La démission inattendue de Sahle-Work Zewde, présidente de l'Éthiopie, le 7 octobre 2024, marque un tournant significatif dans l'histoire politique récente du pays. Cette décision, survenue près de trois ans après le début de son mandat, souligne l'échec des espoirs de renouveau démocratique qui avaient accompagné son arrivée au pouvoir en 2018.
L'Éthiopie, deuxième pays le plus peuplé d'Afrique avec plus de 80 groupes ethniques différents, traverse une période tumultueuse. La présidence de Sahle-Work Zewde avait initialement suscité l'espoir d'un changement positif, notamment en matière de droits des femmes et de paix. Cependant, la réalité s'est avérée bien différente.
La détérioration des relations entre la présidente et le Premier ministre Abiy Ahmed a joué un rôle crucial dans cette démission. Initialement perçu comme un réformateur prometteur, Abiy Ahmed avait même reçu le prix Nobel de la paix en 2019 pour ses efforts de réconciliation avec l'Érythrée. Néanmoins, le pays a rapidement basculé dans une guerre civile dévastatrice.

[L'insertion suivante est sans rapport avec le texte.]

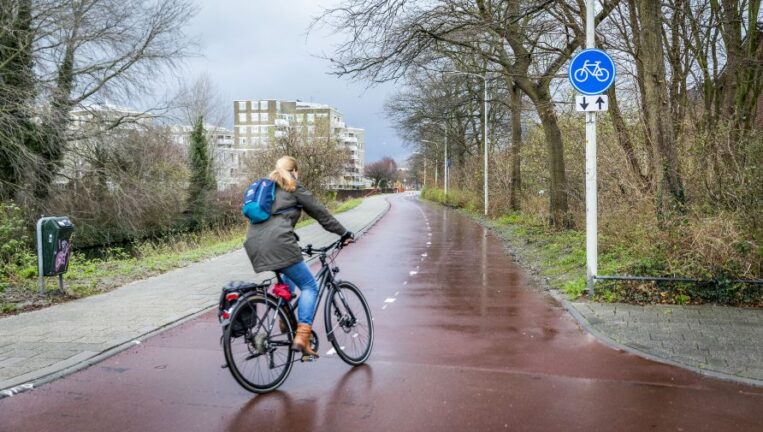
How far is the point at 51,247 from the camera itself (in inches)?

La guerre du Tigré (2020-2022) a eu des conséquences catastrophiques, faisant plus de 500 000 victimes selon l'Union africaine. Sahle-Work Zewde s'est trouvée dans une position délicate, critiquant notamment les violences sexuelles massives perpétrées durant ce conflit. Cette prise de position lui a valu des tensions avec un Premier ministre de plus en plus autoritaire.
"On ne peut pas faire semblant de ne pas voir ou entendre ce qui se passe au Tigré"

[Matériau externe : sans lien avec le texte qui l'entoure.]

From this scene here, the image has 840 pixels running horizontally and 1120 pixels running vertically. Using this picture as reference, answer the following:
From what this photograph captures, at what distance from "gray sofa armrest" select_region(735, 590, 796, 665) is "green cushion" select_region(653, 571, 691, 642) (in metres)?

Le dilemme de la présidente était évident : rester en poste et cautionner un régime s'éloignant de ses convictions, ou démissionner et perdre toute influence. Son silence prolongé durant la dernière année de son mandat témoigne de cette impasse.
La démission de Sahle-Work Zewde s'inscrit dans un contexte plus large de départs de figures emblématiques du changement, incapables de réformer le régime. L'Éthiopie, berceau de nombreuses cultures anciennes et site de découvertes paléontologiques majeures comme Lucy, fait face à une crise profonde.

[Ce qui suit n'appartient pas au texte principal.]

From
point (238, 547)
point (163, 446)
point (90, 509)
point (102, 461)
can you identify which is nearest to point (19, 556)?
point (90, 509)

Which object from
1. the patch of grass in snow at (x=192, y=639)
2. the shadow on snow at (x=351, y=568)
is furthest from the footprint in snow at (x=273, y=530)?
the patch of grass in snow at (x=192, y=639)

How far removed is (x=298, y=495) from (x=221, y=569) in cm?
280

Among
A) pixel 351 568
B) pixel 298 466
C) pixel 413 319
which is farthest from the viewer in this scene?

Aujourd'hui, seule la capitale Addis-Abeba est considérée comme sûre. Les régions périphériques sont en proie à l'insécurité et aux violations des droits de l'homme, comme l'a souligné un groupe de 45 pays occidentaux devant le Conseil des droits de l'homme des Nations unies le 9 octobre 2024.
La situation en région Amhara, où vivent 36 millions de personnes, est particulièrement préoccupante. Des affrontements entre l'armée et une milice nationaliste y font rage depuis août 2023, entraînant des vagues d'arrestations d'opposants.
Le départ de Sahle-Work Zewde laisse un goût amer et soulève des questions sur l'avenir de l'Éthiopie. Ce pays, riche d'une histoire millénaire et d'une diversité culturelle exceptionnelle, se trouve à un carrefour critique de son histoire moderne.